Consigne 1 =
Dans le texte sur la carte d'identité électronique, que réserve expressément le règlement européen du 13 décembre 2004 ?
Consigne 2 =
Résumez en deux phrases le texte sur la carte d'identité électronique.
Consigne 3 =
Prolongez le texte sur la carte d'identité électronique à partir de sa dernière phrase.

Texte à lire =
= = =

L’argument tiré de la lutte contre le terrorisme constitue aussi un pur alibi. Il est ainsi faux de prétendre que la nouvelle carte d’identité électronique serait imposée par la réglementation Européenne et les règles de l’organisation de l’aviation civile internationale qui ont conduit l’Union Européenne à instaurer des visas et des passeports incluant des éléments d’identification biométriques. Au contraire le règlement européen du 13 décembre 2004 réserve expressément la compétence des Etats membres en ce qui concerne les cartes d’identité[i]. S’il est vrai que la carte d’identité peut servir de document de voyage alternatif au passeport pour certaines destinations, cela ne justifie pas d’appliquer les mêmes dispositions aux deux documents. Ce choix n’est d’ailleurs pas celui d’autres pays européens, dont les ressortissants peuvent également utiliser leur carte d’identité comme titre de voyage. Par ailleurs, la fraude à l’identité constitue un moyen parmi de nombreux autres qu’utilisent les réseaux terroristes, et certes pas le plus courant : doit-on rappeler que dans la quasi-totalité des attentats les plus violents, leurs auteurs ont utilisé leurs propres identités ? Rien ne démontre la prépondérance de cette fraude ni, par conséquent, en quoi la sécurisation à l’extrême des titres d’identité permettrait de lutter efficacement contre l’existence de réseaux criminels.
Les justifications avancées apparaissent donc particulièrement fragiles. Cette fragilité est révélatrice des logiques qui sous-tendent en réalité un tel projet.

= = =

Données affichées =

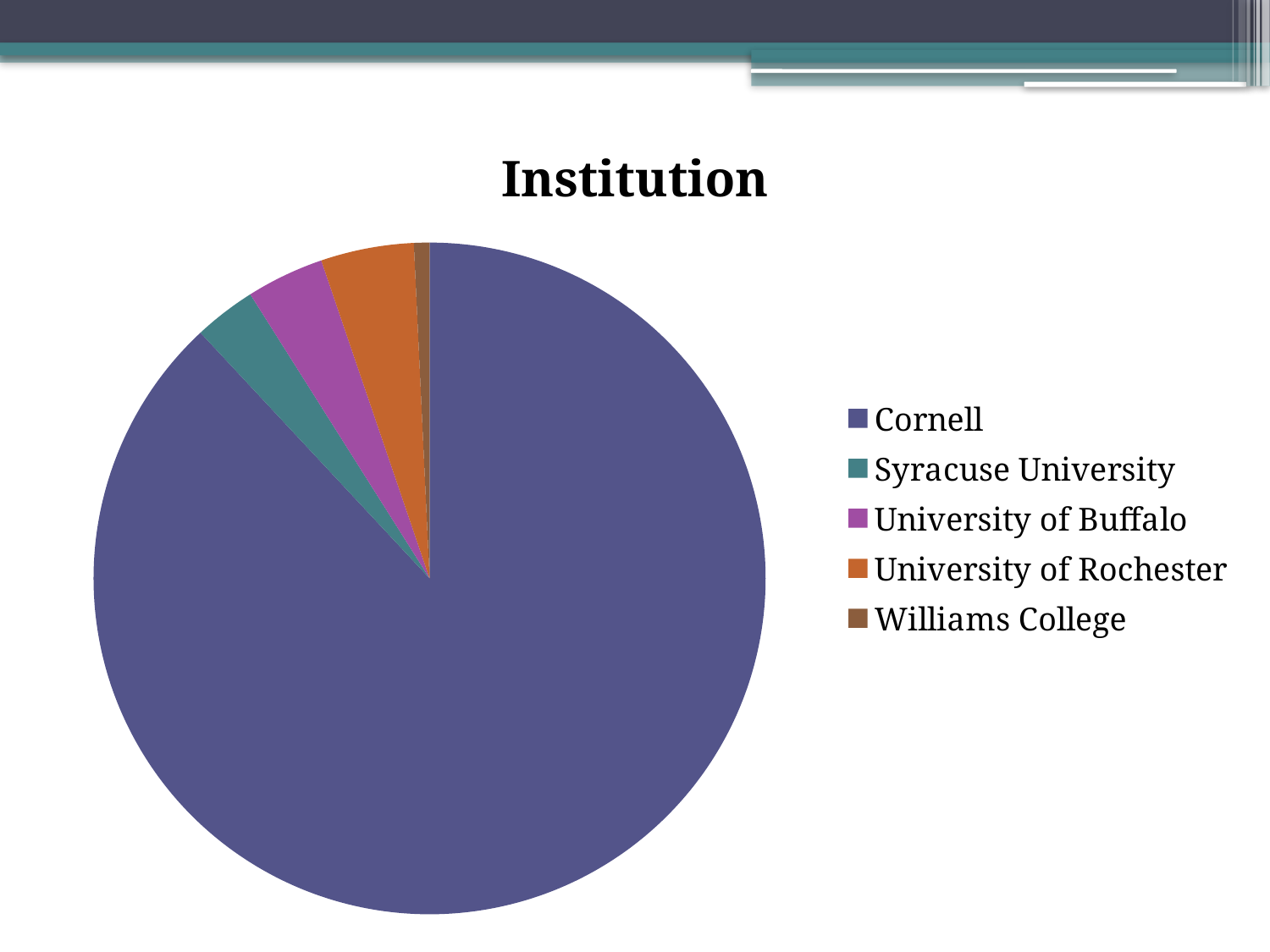
Which slice is larger, University of Rochester or Syracuse University? University of Rochester Which slice is larger, Cornell or University of Buffalo? Cornell What kind of chart is shown on the slide? pie chart Which institution has the smallest slice of the pie? Williams College Does Cornell account for more or less than half of the pie? more How many institutions (slices) does the pie chart show? 5 Which institution has the largest slice of the pie? Cornell What is the title of the chart? Institution Which institution is shown in orange in the pie chart? University of Rochester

= = =

Réponse 1 =
La compétence des États membres en ce qui concerne les cartes d'identité.

Réponse 2 =
La lutte contre le terrorisme n'est qu'un alibi : le règlement européen du 13 décembre 2004 laisse aux États membres la compétence sur les cartes d'identité, et d'autres pays européens n'ont pas fait le même choix. La fraude à l'identité n'est d'ailleurs pas le moyen le plus courant des réseaux terroristes, si bien que les justifications avancées apparaissent particulièrement fragiles.

Réponse 3 =
[i]Règlement (CE) 2252/2004 article 1er § 3
Le contrôle d’identité banalisé
La carte d’identité électronique participera avant tout au renforcement et à la multiplication des contrôles d’identité. Aujourd’hui chacun peut faire la preuve de son identité par tous moyens. Le contrôle de l’identité, bien que largement banalisé dans les faits, reste juridiquement encadré et ne peut être réalisé que dans des conditions précises. Enfin, si la carte actuelle offre une fonctionnalité de lecture optique, celle-ci n’a jamais été effectivement mise en oeuvre. Son utilisation est normalement limitée à la consultation du fichier des cartes d’identité, du fichier des cartes volées et du fichier des personnes recherchées[i].
L’avant-projet de loi que s’apprête à présenter le gouvernement remet subrepticement en cause ces garanties. Si le principe de liberté de preuve restait affiché, ce ne serait qu’à défaut de détention d’une pièce d’identité sécurisée, passeport ou carte d’identité. Les modalités de preuve de l’identité seraient ainsi graduées et non plus à égalité. Le discours du ministre de l’Intérieur ne laisse guère de doute sur la perspective qui est ouverte : il souhaite qu’à terme (lorsque l’appareil de production le permettra) la carte d’identité soit obligatoire. Le couplage de fonctionnalités diverses, vécues comme « commodes » par les usagers, avec cet outil purement policier que constitue la carte d’identité, constitue une manière de la rendre indispensable et, de fait d’en généraliser la détention. Même si juridiquement la carte ne devenait pas obligatoire, les récalcitrants risqueraient inéluctablement de se trouver relégués au rang de citoyens de seconde zone.
La généralisation de la carte d’identité répond à la volonté de banaliser les contrôles. Il est annoncé que la carte sera « dans un premier temps bimode ». La consultation des données d’identité contenues dans la puce par les agents de contrôle se fera sans contact, alors que l’utilisation des autres fonctionnalités se fera par l’intermédiaire d’un lecteur et d’un code secret. Les prémisses d’un contrôle d’identité purement mécanisé et d’un contrôle à l’insu du porteur sont ainsi posées. La banalisation du contrôle, modalité d’imposition du pouvoir de l’Etat, et plus spécialement de la police, sur les citoyens est ainsi organisée.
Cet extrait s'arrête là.